Following the strangely mild New York winter, ramp season came—and ended—very early this year. But that didn’t stop Chef Anthony Sasso from finding some of the last ramps available in New York City.
Celebrated and hailed as the first springtime vegetable to appear in east coast farmers markets, ramps are a foraged wild onion that remind us food-obsessed New Yorkers that a season overflowing with local produce is just around the corner. Sasso, Chef du Cuisine at Casa Mono and also an ICE Recreational Instructor, had no problem luring recreational students to his sold-out class last week, Ramps on Everything, with a menu based entirely on the beloved perennial.

::::

- **DIRECTIONS FOR THIS TASK**
Decide whether each statement agrees with the ramps article above, answering yes or no and quoting the deciding words: (a) Ramp season came late this year. (b) Ramps are a foraged wild onion. (c) Sasso's class had trouble filling seats.

::::

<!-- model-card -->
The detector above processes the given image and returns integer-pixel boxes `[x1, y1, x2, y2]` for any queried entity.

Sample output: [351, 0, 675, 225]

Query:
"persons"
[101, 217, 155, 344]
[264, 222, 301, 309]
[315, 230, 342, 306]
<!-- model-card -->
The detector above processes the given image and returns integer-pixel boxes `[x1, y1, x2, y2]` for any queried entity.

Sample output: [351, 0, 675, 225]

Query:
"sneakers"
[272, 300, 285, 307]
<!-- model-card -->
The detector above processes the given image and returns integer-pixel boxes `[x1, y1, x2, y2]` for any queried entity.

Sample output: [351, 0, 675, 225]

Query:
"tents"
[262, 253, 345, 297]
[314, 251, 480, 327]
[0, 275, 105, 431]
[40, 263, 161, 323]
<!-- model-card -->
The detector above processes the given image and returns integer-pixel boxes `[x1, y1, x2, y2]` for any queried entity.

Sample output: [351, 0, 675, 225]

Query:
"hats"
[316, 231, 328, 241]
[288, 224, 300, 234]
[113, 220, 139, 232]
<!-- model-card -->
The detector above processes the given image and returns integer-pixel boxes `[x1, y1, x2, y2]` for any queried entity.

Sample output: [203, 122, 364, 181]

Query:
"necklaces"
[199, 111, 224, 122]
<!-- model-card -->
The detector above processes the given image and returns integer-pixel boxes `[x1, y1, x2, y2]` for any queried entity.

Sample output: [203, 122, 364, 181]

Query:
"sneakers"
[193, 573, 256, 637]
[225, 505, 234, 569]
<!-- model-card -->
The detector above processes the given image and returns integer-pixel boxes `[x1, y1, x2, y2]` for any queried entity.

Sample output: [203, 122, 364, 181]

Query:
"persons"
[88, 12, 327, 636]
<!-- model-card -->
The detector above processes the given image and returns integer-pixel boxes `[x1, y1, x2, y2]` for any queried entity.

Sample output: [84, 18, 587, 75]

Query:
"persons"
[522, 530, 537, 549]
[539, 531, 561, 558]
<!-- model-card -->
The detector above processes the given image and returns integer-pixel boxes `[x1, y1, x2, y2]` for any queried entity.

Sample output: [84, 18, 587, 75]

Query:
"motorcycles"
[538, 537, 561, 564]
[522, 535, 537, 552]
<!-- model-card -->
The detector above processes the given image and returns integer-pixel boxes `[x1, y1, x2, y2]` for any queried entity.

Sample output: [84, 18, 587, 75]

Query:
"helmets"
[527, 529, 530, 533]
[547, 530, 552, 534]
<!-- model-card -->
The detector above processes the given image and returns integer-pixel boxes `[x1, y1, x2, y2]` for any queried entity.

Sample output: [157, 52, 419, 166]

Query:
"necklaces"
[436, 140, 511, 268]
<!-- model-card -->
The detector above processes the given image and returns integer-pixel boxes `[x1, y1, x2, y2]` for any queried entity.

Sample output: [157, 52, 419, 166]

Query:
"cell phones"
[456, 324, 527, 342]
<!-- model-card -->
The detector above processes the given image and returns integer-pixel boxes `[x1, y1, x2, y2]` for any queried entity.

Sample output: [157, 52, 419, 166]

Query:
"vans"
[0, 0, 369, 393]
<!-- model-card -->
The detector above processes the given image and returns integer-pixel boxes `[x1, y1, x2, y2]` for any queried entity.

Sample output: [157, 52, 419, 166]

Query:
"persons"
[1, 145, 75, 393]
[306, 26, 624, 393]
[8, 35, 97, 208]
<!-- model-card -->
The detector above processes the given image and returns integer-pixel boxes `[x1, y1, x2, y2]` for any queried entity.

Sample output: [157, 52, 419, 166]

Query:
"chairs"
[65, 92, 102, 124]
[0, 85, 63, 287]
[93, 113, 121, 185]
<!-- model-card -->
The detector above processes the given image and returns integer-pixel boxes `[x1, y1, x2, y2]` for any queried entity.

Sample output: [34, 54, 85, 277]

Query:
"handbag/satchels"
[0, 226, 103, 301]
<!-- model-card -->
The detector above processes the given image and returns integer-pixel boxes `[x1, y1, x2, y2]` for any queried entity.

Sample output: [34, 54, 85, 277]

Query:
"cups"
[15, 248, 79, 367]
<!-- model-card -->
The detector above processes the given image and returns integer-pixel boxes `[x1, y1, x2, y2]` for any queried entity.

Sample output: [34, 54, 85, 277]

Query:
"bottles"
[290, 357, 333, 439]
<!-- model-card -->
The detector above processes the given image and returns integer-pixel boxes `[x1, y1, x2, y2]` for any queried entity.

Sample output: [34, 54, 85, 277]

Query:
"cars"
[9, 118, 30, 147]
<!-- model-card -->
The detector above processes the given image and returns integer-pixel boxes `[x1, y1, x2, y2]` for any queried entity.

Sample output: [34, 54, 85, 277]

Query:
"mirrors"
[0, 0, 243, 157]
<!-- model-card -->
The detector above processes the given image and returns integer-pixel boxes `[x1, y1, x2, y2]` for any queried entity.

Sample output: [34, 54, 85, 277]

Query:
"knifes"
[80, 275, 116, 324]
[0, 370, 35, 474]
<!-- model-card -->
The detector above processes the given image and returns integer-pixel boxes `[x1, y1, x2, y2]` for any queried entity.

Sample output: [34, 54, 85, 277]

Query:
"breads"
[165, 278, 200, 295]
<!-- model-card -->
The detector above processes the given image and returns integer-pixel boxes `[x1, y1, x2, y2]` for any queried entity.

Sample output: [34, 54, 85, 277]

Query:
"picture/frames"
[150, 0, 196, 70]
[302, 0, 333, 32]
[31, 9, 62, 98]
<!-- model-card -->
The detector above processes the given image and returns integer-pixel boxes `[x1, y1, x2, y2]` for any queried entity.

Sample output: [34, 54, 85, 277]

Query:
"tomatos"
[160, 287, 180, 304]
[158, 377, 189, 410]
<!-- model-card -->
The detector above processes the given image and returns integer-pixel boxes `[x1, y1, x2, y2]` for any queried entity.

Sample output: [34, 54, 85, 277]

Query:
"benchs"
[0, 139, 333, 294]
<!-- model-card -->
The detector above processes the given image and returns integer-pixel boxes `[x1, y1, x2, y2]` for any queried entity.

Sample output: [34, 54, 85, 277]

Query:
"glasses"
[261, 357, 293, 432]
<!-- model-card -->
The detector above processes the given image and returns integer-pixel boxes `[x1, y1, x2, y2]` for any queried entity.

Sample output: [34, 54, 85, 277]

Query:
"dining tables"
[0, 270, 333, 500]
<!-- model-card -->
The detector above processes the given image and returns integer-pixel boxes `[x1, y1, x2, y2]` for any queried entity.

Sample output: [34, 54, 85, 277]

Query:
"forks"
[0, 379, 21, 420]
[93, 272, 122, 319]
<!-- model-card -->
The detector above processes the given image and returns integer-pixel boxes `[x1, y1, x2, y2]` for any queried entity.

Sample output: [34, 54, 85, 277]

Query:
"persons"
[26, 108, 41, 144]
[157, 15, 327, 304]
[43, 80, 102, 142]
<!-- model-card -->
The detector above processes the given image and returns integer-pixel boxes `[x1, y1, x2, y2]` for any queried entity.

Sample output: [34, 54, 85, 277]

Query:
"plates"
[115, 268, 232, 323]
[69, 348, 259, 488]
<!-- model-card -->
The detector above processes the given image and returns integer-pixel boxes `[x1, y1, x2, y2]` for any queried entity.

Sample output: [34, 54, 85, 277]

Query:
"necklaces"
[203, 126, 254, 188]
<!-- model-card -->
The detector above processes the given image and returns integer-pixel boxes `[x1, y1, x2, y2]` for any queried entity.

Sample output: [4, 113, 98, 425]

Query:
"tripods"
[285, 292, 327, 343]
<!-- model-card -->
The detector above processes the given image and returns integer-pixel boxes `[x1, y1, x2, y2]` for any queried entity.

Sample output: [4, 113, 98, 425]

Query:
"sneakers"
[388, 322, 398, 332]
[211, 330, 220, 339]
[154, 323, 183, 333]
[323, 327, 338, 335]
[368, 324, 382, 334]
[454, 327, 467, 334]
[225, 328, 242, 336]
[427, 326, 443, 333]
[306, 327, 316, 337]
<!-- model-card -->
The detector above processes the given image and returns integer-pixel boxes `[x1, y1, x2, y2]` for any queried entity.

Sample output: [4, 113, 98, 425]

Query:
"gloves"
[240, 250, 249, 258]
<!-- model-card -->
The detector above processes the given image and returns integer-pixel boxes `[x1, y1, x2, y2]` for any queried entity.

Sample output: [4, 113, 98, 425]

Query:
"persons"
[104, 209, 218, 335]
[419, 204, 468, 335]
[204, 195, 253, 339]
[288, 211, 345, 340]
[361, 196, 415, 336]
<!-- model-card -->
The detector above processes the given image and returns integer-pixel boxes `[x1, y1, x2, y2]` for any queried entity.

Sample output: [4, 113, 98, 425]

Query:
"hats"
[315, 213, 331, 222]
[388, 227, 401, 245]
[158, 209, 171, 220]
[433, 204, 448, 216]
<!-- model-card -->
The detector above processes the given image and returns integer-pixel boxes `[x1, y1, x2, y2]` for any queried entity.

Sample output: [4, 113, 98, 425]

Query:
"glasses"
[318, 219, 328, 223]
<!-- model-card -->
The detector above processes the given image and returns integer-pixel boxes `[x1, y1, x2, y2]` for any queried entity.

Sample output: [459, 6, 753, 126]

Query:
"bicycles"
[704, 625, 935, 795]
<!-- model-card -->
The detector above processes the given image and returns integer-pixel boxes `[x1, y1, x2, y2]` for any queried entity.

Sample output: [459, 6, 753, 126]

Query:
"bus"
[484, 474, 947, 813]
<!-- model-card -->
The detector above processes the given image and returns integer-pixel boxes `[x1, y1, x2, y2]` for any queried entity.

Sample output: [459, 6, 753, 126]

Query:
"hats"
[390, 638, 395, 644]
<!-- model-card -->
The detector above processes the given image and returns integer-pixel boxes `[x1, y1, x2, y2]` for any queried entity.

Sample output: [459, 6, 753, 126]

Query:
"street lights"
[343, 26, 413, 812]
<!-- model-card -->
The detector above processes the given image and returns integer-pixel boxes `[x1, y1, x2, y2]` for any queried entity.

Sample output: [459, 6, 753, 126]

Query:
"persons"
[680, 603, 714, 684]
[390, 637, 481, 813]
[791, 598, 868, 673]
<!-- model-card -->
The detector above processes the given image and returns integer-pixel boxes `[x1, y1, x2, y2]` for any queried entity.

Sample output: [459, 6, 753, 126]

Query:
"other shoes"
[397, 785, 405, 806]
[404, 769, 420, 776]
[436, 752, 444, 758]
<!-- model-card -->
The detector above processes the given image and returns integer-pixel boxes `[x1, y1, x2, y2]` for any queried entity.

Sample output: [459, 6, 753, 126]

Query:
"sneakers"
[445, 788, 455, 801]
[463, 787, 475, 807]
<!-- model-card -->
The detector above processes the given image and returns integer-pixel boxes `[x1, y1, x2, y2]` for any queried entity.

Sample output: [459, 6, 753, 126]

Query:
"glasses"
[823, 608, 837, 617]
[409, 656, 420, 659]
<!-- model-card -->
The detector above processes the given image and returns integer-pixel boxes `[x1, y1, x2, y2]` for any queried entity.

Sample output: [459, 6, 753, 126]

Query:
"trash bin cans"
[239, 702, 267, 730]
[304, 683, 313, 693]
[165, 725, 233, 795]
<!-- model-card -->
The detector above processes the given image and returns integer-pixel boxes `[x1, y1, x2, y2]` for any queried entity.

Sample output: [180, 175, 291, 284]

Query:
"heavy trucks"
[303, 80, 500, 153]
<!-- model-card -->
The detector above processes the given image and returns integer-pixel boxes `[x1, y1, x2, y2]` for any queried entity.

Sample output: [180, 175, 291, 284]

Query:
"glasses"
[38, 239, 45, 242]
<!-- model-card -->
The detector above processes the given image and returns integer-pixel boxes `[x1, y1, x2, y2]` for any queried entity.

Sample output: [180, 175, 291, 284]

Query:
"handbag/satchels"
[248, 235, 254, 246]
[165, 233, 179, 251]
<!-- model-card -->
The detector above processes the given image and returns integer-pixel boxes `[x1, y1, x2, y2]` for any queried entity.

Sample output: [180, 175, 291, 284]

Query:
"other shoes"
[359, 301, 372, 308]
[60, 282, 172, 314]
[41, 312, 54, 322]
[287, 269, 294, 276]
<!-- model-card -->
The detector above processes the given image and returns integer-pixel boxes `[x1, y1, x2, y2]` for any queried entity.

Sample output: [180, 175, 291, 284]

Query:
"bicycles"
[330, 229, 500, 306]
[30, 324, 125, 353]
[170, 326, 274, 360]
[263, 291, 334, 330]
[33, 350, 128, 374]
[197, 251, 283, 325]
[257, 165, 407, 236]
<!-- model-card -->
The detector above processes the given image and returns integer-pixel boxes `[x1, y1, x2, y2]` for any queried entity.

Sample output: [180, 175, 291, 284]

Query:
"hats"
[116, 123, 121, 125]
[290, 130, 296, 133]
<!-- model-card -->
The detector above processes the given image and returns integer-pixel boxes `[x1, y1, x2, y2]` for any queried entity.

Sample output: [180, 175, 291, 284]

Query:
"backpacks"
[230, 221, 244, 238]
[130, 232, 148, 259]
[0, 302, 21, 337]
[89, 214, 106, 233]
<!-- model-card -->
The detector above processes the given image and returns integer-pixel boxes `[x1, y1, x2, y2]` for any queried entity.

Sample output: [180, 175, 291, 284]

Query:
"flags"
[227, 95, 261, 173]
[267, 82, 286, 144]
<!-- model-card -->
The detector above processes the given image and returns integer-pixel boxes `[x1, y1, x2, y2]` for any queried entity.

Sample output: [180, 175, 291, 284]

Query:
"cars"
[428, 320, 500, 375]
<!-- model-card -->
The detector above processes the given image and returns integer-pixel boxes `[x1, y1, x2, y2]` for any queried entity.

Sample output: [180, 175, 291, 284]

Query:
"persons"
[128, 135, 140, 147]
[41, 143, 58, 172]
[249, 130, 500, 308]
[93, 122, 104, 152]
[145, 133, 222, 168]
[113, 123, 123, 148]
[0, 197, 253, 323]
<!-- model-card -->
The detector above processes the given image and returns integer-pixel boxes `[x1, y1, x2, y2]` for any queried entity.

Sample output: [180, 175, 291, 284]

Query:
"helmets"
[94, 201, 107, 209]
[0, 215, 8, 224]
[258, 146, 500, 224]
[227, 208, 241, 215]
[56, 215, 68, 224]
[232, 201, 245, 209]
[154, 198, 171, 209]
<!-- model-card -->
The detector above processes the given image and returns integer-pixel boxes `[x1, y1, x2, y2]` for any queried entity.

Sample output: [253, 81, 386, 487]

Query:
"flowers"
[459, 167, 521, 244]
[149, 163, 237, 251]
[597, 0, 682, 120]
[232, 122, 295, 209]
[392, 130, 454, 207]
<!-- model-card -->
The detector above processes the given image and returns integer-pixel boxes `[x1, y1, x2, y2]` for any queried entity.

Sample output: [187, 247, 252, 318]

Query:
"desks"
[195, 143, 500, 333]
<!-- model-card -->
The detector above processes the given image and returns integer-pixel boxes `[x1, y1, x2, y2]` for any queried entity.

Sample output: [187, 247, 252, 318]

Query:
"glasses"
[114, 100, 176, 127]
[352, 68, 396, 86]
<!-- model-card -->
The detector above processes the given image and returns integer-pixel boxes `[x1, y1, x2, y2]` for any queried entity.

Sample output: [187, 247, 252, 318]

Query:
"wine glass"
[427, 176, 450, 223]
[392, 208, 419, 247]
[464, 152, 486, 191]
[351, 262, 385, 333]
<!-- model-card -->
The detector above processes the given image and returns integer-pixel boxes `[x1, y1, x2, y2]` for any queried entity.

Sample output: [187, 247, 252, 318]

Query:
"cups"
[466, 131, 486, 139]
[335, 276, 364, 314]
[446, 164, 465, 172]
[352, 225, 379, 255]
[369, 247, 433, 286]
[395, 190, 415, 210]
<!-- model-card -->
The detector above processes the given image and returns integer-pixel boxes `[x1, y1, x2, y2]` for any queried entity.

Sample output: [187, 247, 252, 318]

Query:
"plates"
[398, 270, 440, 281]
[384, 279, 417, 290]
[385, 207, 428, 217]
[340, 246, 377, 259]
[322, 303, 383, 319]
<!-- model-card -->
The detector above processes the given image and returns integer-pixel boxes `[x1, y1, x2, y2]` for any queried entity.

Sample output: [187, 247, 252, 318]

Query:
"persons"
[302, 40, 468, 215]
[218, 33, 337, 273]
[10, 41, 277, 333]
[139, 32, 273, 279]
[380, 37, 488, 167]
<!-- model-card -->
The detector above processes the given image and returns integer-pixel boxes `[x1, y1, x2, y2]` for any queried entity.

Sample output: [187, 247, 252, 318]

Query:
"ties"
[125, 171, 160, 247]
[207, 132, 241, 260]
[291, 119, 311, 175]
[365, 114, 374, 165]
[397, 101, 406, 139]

::::

- **TASK SOLUTION**
(a) No: "ramp season came—and ended—very early this year"
(b) Yes: "ramps are a foraged wild onion"
(c) No: "had no problem luring recreational students to his sold-out class"